After an initial foray into journalism, and determined to obtain some overseas experience, Haggard moved to Munich, where he studied for stage at the Munich State Theatres under Frau Magda Lena. He made his stage debut at the Schauspielhaus in October 1930 in the play Das kluge Kind directed by Max Reinhardt. He later appeared as Hamlet at the same theatre. Upon Haggard's return to the United Kingdom in 1931, his career path was initially discouraging: he received only small parts in various London plays and worked in repertory in Worthing. He undertook further study at the Royal Academy of Dramatic Art and subsequently received good notices when he played Silvius in Shakespeare's As You Like It in London in 1933. He was noticed by the playwright Clemence Dane and made his first appearance in New York in 1934 as the poet Thomas Chatterton in her play Come of Age. Returning to Britain, he had successful roles in a number of plays, including Flowers of the Forest, a production of Mazo de la Roche's Whiteoaks, and he appeared as Konstantin in Chekhov's The Seagull, and was hailed as one of the most promising and handsome classical actors of the era. Haggard married Morna Gillespie in September 1935, and they had three children, of whom one died young. In 1938, Haggard returned to New York to reprise his role as Finch in Whiteoaks, which he also directed. His novel Nya was published in the same year. He appeared as Mozart in the film Whom the Gods Love. The film was not a success, in part because Haggard was considered to be inexperienced, and was unknown. He also appeared in Alfred Hitchcock's film Jamaica Inn and subsequently appeared as Lord Nelson in the Carol Reed film The Young Mr. Pitt.

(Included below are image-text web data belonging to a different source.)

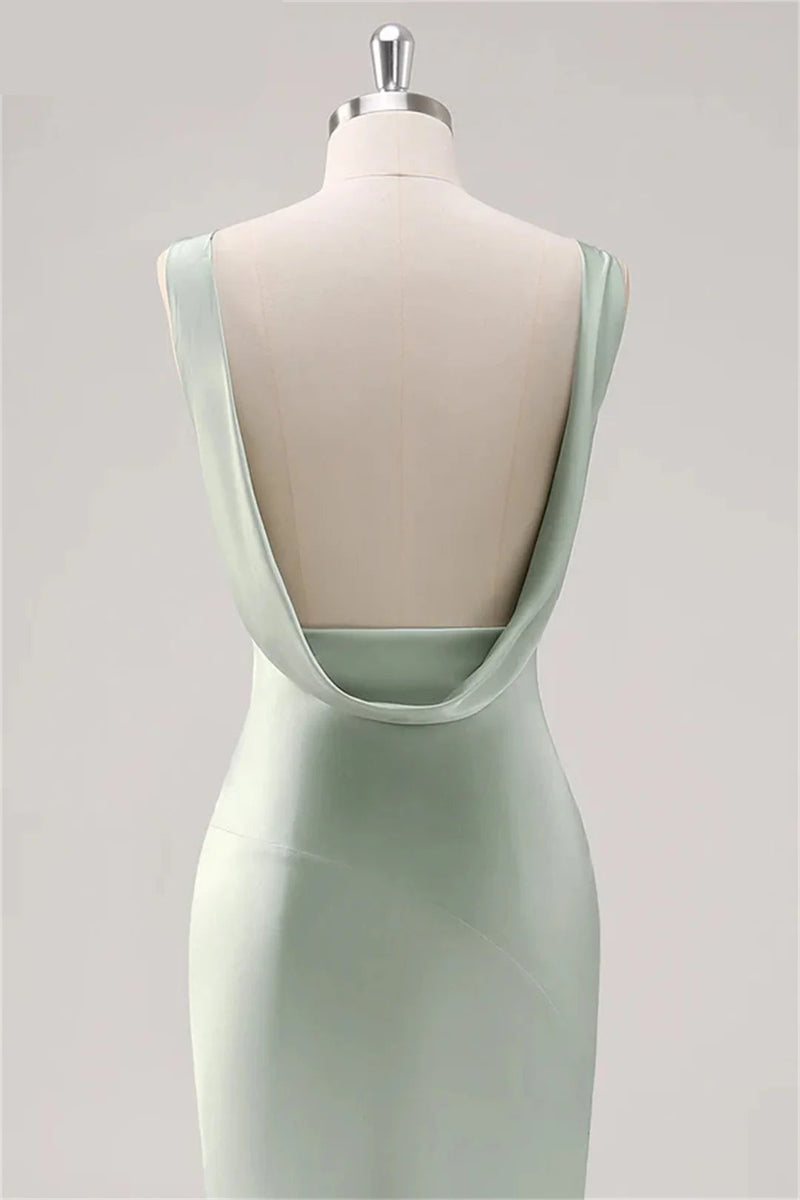 Mint green dress on a mannequin against a light gray background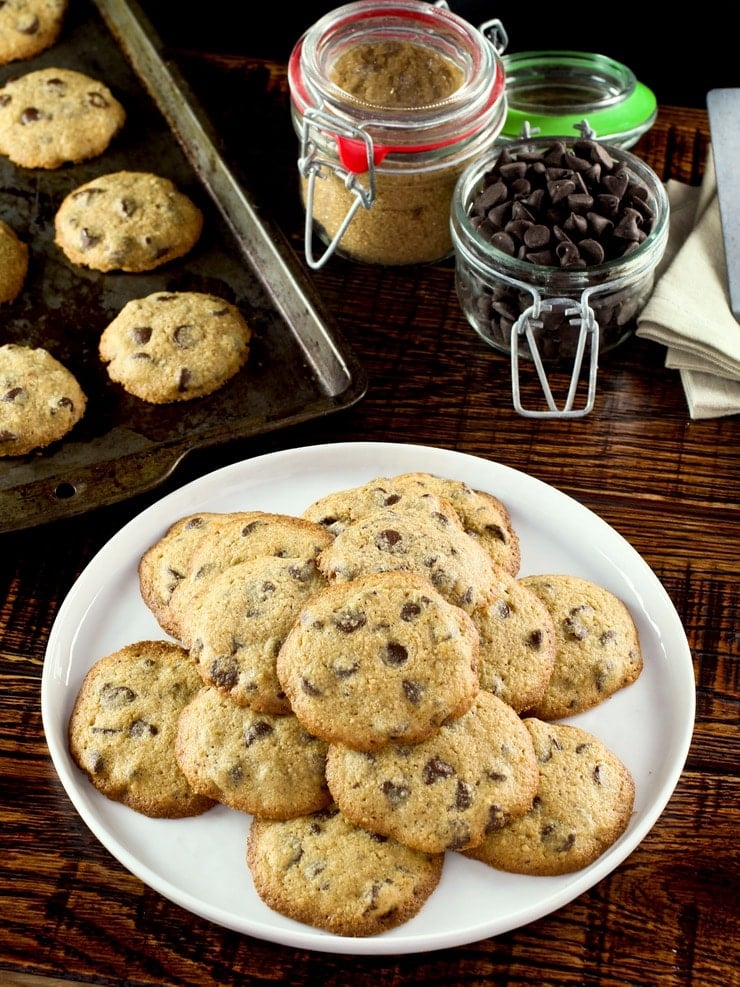 Overhead vertical shot of Passover matzo chocolate chip cookies on white plate on wooden background with jar of chocolate chips, jar of brown sugar, napkins and baking tray in background.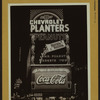 Advertisements - [Advertising signs and billboards - Advertising Chevrolet, Planters peanuts, Coca-Cola.]
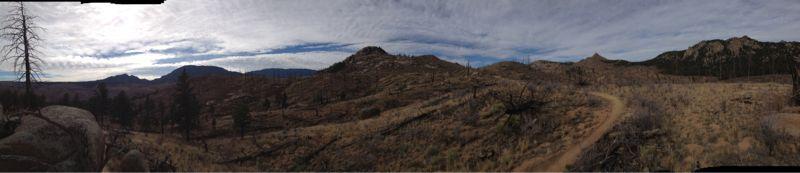 Panoramic view of a rugged landscape with rolling hills, sparse vegetation, and a winding dirt trail. The sky is filled with clouds, creating a dramatic backdrop over the mountainous terrain. Buffalo Creek mountain bike trail.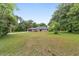 Ranch home with a long driveway and mature trees at 5240 Se 17Th St, Ocala, FL 34471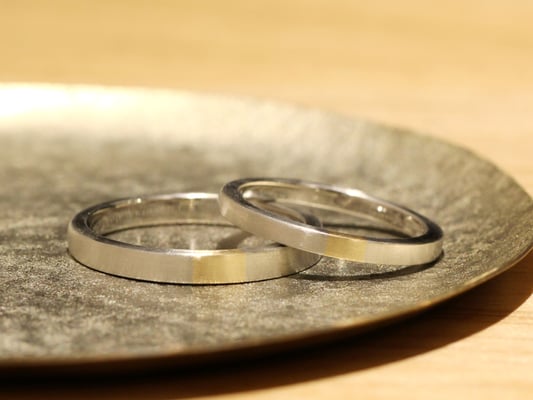 プラチナベースのシンプルなマリッジリングには、センターにイエローゴールドのアクセントを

At the outbreak of the Second World War Haggard joined the British Army, serving as a captain in the Intelligence Corps. His wife and two sons went to the United States in 1940, where his father was consul-general in New York. Shortly after their departure, he wrote his sons a letter, which was published in the Atlantic Monthly later that year as "I'll Go to Bed at Noon: A Soldier's Letter to His Sons." Haggard was posted to the Middle East and worked for the Department of Political Warfare. There he met the author Olivia Manning and her husband, the broadcaster R. D. Smith. The latter recruited Haggard to play starring roles in his productions of Henry V and Hamlet on local radio in Jerusalem.
Death
While in the Middle East, Haggard fell in love with a beautiful Egyptian married woman whose husband worked in Palestine. Haggard was overworked and felt that the war had destroyed his acting career. He was on the edge of a nervous breakdown when after some months the woman decided to end the relationship. Haggard shot himself on a train between Cairo and Palestine on 25 February 1943 at the age of 31. The manner of Haggard's death was hushed up and is not mentioned in the biography of Haggard written by Christopher Hassell and published in 1948. Haggard is buried in Heliopolis War Cemetery, in Cairo, Egypt.
Legacy
Manning based the character Aidan Sheridan in her Fortunes of Warnovel sequence on Haggard.